Following the end of the Sri Lankan Civil War the government announced plans to convert various sanctuaries in the Northern Province into national parks. The sanctuary was subject to illegal sand excavation, tree felling and unplanned development by the government. An Integrated Strategic Environmental Assessment of Northern Province produced by the government with the assistance of United Nations Development Programme and United Nations Environment Programme and published in October 2014 recommended that Madhu Road sanctuary, excluding developed areas, and the surrounding state-owned forests be upgraded to a national park. The recommendation would see the sanctuary's area grow from 26677 ha to 63067.39 ha as a result of absorbing state-owned forests nearby. The Shrine of Our Lady of Madhu would be located inside the national park.

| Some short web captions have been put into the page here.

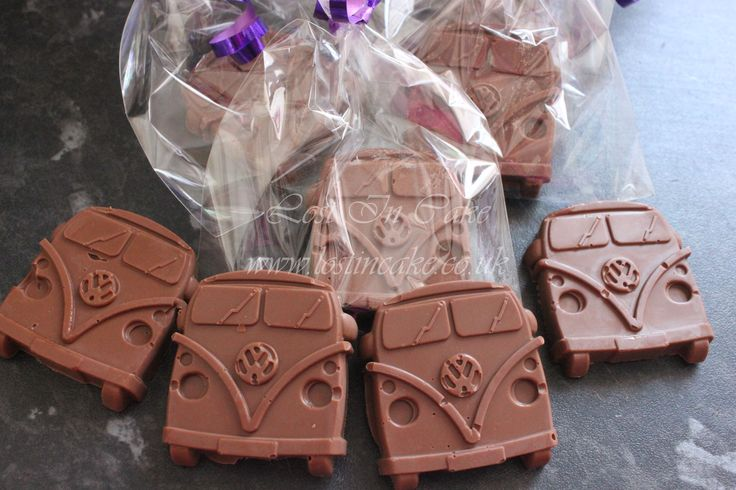 VW Campervan Chocolates - Wedding Favours
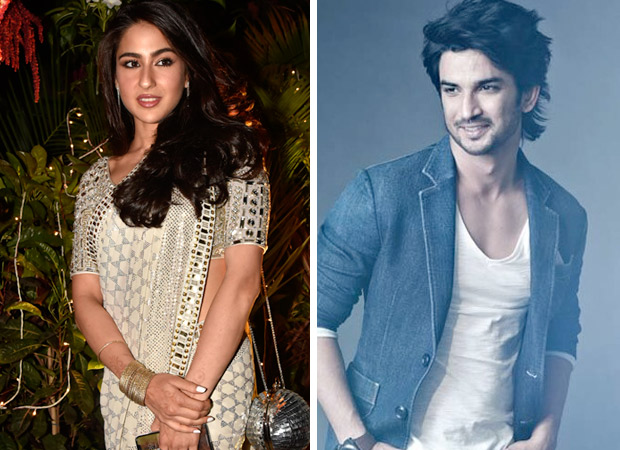 Kedarnath: Sara Ali Khan and Sushant Singh Rajput to beat the heat by shooting for underwater sequences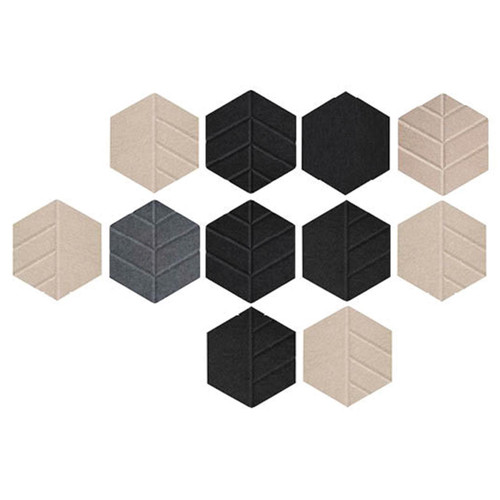 Beige, Dark Gray and Black SoundSorb Hexagons with all designs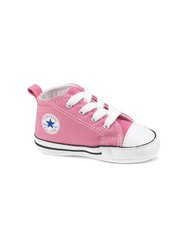CHUCK TAYLOR FIRST STAR  - High, Color PINK, Color code 650, Material Canvas, Reference 88871
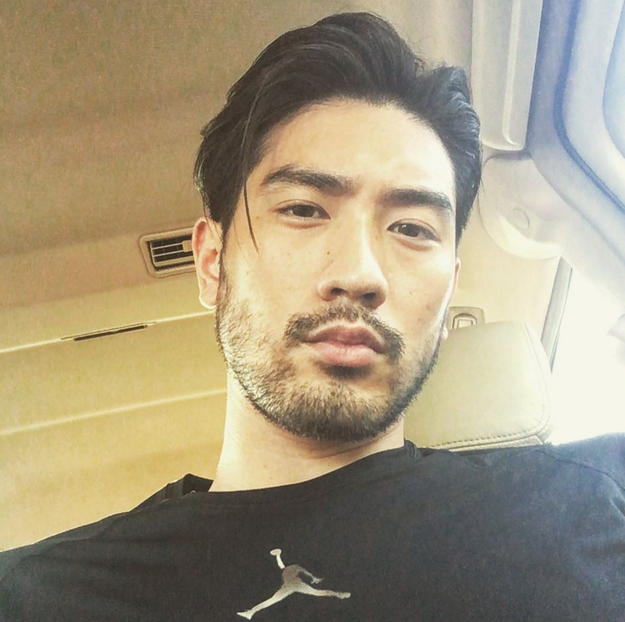 This is Godfrey Gao.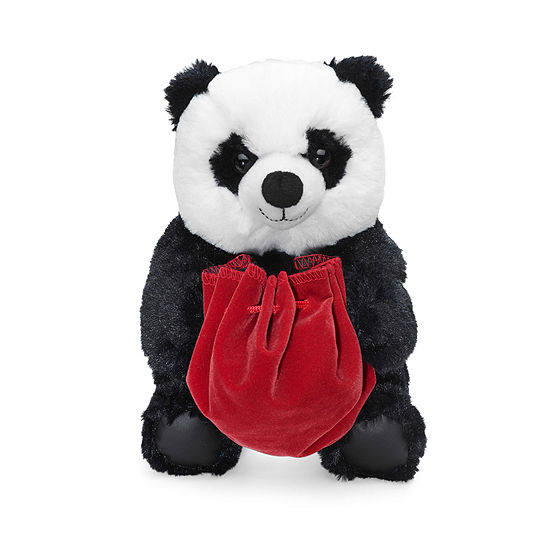 North Pole Trading Co. Plush Panda Jewelry Holder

In May 2015 the government announced that Madhu Road, along with Adam's Bridge, Chundikkulam and Delft would be designated national parks. Madhu Road sanctuary became a national park on 22 June 2015 with an area of 63067.39 ha. (Note: Another source gives the national park's area as 16367.36 ha.)

==Flora and fauna==
Numerous varieties of birds are found in Madhu Road including Alexandrine parakeet, ashy-crowned sparrow-lark, ashy prinia, ashy woodswallow, Asian koel, Asian palm swift, baya weaver, black drongo, black-hooded oriole, black-rumped flameback, black-winged kite, blue-faced malkoha, brahminy kite, brown-headed barbet, changeable hawk-eagle, common emerald dove, common iora, common myna, common tailorbird, common woodshrike, coppersmith barbet, crested honey buzzard, crimson-fronted barbet, greater coucal, greater racket-tailed drongo, Asian green bee-eater, green imperial pigeon, grey-breasted prinia, house crow, house sparrow, Indian paradise flycatcher, Indian peafowl, Indian robin, Indian roller, Jerdon's bush lark, Jerdon's leafbird, jungle crow, jungle prinia, large cuckooshrike, Malabar pied hornbill, orange-breasted green pigeon, oriental magpie-robin, paddyfield pipit, plain prinia, Sri Lanka green pigeon, purple sunbird, red-rumped swallow, red-vented bulbul, red-wattled lapwing, rock dove, rose-ringed parakeet, scaly-breasted munia, shikra, small minivet, spotted dove, Sri Lanka grey hornbill, Sri Lankan junglefowl, tawny-bellied babbler, white-bellied sea eagle, white-browed bulbul, white-browed fantail, white-rumped munia, white-rumped shama, yellow-billed babbler, yellow-eyed babbler and Zitting cisticola. Mammals found in the park include Asian elephant, bear, chevrotain, chital, golden jackal, grey langur, grizzled giant squirrel, Indian grey mongoose, Indian hare, Indian palm squirrel, leopard, muntjac, purple-faced langur, ruddy mongoose, toque macaque, water buffalo and wild boar.